Common Rationalizations

RationalizationReality
"The word limit is 6000" (unsourced)If you cannot point to the author guidelines, that number is a fabrication. Say "confirm exact limit."
"High impact factor, worth a shot"A fabricated or stale impact factor is not a fit argument. Fit is scope + novelty + audience, sourced from aims.
"Reference style is easy, ignore it for now"Right that it's low-stakes (it's a CSL conversion) — but still list it so it isn't forgotten at submission.
"Close enough on scope"Scope mismatch is the #1 desk-reject. "Close enough" gets bounced before review.
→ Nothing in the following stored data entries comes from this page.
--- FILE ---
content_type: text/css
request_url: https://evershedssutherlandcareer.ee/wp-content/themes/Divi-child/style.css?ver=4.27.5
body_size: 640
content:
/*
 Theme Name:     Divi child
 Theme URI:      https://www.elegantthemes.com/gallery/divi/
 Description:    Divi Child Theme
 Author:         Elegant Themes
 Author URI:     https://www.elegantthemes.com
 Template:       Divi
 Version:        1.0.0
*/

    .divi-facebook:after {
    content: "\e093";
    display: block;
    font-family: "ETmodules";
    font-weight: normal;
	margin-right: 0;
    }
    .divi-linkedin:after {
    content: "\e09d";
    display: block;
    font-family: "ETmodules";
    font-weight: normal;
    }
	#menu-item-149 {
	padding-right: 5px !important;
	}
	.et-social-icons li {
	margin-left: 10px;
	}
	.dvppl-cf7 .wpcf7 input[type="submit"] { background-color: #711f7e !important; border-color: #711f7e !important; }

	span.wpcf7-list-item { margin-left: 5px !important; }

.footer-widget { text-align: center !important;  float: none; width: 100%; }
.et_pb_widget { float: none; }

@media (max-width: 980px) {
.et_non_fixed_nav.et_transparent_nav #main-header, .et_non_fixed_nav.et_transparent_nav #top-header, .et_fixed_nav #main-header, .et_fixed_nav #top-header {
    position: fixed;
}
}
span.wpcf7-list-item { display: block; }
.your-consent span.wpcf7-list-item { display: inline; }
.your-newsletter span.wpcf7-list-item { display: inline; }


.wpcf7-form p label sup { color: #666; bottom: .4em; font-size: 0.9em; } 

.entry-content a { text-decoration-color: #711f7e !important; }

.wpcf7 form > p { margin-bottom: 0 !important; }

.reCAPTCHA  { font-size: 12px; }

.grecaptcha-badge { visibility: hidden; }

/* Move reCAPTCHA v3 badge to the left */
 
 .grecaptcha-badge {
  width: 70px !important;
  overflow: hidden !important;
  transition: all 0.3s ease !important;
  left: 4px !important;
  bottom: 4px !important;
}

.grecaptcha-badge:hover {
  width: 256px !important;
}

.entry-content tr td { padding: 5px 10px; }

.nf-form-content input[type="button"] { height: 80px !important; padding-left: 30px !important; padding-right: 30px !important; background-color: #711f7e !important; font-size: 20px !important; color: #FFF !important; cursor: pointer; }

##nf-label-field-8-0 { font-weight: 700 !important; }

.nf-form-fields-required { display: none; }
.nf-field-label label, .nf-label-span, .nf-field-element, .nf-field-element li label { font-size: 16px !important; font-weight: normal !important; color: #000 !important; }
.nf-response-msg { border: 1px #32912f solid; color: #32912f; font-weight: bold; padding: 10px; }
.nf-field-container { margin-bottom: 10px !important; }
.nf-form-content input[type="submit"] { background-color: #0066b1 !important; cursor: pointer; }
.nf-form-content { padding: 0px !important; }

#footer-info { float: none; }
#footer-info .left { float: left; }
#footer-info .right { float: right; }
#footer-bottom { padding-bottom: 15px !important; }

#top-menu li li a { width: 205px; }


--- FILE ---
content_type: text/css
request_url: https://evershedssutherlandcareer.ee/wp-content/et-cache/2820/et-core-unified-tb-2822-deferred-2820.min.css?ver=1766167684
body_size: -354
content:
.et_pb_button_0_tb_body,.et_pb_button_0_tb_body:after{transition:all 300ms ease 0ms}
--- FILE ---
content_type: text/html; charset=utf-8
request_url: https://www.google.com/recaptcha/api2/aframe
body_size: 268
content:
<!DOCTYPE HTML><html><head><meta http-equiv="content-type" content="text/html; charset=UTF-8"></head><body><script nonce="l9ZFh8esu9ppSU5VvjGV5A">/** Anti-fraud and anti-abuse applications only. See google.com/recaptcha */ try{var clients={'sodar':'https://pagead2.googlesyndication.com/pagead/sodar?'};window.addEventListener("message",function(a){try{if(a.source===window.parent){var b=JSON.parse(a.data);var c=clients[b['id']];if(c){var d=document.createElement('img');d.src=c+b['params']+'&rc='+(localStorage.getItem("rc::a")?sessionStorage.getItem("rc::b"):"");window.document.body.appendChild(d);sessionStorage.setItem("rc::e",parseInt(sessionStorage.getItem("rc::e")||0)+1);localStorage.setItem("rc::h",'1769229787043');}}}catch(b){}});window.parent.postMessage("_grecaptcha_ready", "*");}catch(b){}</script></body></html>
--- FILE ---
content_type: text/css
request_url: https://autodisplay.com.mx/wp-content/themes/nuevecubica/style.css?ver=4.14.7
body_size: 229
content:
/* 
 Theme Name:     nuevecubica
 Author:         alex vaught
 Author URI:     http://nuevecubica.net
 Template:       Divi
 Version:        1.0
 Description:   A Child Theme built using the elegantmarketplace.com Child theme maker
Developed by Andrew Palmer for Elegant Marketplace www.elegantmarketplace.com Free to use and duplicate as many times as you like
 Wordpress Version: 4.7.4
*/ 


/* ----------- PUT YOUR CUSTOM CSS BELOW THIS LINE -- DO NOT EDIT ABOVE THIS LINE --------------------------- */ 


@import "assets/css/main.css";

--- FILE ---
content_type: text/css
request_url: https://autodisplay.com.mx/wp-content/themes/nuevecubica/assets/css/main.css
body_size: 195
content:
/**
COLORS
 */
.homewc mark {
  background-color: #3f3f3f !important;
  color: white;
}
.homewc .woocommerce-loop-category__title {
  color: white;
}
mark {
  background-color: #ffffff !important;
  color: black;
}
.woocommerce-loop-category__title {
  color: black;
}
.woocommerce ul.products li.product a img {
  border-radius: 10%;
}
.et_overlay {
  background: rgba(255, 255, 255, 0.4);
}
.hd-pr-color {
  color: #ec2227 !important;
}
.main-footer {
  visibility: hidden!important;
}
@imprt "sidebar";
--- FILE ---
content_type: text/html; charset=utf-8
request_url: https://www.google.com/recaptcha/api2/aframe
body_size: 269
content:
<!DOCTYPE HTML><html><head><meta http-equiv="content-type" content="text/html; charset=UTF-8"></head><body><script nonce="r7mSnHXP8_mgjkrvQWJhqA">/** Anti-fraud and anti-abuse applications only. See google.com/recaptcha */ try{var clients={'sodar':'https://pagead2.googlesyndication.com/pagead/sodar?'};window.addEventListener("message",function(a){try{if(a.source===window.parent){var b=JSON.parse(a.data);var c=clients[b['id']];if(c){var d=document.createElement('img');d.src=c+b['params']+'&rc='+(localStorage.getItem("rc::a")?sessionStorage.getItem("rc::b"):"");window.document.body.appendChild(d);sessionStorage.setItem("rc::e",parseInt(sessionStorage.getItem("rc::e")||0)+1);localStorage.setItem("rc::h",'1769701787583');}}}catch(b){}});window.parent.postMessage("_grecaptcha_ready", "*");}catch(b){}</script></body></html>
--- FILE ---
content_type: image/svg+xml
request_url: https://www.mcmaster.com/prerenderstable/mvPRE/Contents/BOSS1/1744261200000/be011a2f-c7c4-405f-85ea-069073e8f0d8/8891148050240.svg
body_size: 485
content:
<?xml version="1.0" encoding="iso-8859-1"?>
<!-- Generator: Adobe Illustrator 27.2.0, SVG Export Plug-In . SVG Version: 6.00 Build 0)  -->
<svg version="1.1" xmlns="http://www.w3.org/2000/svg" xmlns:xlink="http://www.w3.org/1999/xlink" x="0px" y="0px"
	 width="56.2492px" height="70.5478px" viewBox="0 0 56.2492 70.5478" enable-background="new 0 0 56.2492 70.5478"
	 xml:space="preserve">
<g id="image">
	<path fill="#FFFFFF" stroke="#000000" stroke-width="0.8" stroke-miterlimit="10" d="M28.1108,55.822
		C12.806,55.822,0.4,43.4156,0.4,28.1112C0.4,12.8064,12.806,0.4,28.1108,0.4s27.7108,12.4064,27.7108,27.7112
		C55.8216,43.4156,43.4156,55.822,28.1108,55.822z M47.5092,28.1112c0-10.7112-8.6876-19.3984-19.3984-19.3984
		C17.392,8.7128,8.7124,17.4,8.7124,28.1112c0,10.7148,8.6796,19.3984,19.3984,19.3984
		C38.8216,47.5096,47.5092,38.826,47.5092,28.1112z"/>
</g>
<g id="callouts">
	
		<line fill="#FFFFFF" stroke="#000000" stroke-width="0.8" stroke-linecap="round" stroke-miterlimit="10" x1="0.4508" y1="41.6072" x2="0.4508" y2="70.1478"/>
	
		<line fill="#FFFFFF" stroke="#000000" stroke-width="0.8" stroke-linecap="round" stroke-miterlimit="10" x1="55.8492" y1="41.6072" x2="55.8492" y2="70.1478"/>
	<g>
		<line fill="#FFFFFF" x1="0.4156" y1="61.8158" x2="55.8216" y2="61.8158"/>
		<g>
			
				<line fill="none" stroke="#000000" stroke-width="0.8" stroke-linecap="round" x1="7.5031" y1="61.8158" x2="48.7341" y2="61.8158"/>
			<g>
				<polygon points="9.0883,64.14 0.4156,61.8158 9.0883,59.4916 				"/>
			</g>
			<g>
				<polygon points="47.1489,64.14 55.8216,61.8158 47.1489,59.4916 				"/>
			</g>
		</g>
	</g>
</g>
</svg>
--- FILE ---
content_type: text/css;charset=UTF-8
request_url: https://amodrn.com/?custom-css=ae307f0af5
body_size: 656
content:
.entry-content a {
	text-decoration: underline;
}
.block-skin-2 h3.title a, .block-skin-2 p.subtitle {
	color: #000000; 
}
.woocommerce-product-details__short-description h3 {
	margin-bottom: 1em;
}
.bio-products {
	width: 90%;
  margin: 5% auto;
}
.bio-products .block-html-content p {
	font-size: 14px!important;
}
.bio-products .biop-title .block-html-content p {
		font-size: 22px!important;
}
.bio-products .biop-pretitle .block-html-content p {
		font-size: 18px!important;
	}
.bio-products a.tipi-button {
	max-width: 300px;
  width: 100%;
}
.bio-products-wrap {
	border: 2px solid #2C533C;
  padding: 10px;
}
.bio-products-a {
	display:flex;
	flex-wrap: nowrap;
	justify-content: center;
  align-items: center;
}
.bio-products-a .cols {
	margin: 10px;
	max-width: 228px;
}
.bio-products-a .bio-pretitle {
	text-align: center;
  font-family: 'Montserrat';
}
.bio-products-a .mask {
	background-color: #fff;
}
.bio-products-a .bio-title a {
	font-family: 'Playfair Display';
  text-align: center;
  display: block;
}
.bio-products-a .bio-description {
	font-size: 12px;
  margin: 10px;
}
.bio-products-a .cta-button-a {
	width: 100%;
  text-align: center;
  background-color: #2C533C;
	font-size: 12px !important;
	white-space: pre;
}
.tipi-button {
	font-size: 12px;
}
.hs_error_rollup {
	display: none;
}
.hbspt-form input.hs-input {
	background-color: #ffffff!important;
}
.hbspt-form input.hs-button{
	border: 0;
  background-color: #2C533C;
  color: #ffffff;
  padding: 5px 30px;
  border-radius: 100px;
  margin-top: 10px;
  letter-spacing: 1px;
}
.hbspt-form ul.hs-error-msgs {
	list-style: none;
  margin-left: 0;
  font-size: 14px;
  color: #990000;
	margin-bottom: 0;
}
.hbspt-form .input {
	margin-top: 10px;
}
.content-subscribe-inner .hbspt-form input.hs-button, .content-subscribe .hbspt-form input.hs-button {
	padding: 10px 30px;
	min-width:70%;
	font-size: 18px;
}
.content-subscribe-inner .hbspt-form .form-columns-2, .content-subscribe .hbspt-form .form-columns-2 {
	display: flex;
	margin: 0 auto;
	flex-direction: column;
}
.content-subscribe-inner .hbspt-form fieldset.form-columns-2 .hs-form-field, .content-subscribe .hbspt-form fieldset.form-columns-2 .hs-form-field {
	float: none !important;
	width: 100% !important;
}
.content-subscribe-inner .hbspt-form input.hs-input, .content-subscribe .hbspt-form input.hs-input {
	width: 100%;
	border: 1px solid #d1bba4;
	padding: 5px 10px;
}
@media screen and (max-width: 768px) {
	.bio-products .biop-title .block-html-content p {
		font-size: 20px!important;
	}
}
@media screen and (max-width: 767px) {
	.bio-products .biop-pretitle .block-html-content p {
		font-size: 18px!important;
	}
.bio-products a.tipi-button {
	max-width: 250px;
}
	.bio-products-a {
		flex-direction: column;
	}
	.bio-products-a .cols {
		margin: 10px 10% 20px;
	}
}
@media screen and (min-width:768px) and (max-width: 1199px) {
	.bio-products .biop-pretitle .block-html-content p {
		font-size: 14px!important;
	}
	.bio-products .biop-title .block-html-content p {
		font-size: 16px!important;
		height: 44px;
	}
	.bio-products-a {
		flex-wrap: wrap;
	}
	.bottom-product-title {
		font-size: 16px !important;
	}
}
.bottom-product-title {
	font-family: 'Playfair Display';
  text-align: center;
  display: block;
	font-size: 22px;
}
Be honest about the gap.
"I'll just trim later"A 30%-over manuscript needs structural cuts, not later polish. Surface the trim target now.

Notes

  • Fit assessment is judgment from conventions — run on the Reasoner model (CLAUDE.md → Model Selection).
  • The single rule that matters: known conventions in, "confirm in author guidelines" for anything exact, zero invented metrics.
  • A "Weak" verdict is a service — re-targeting before submission beats a desk-reject after.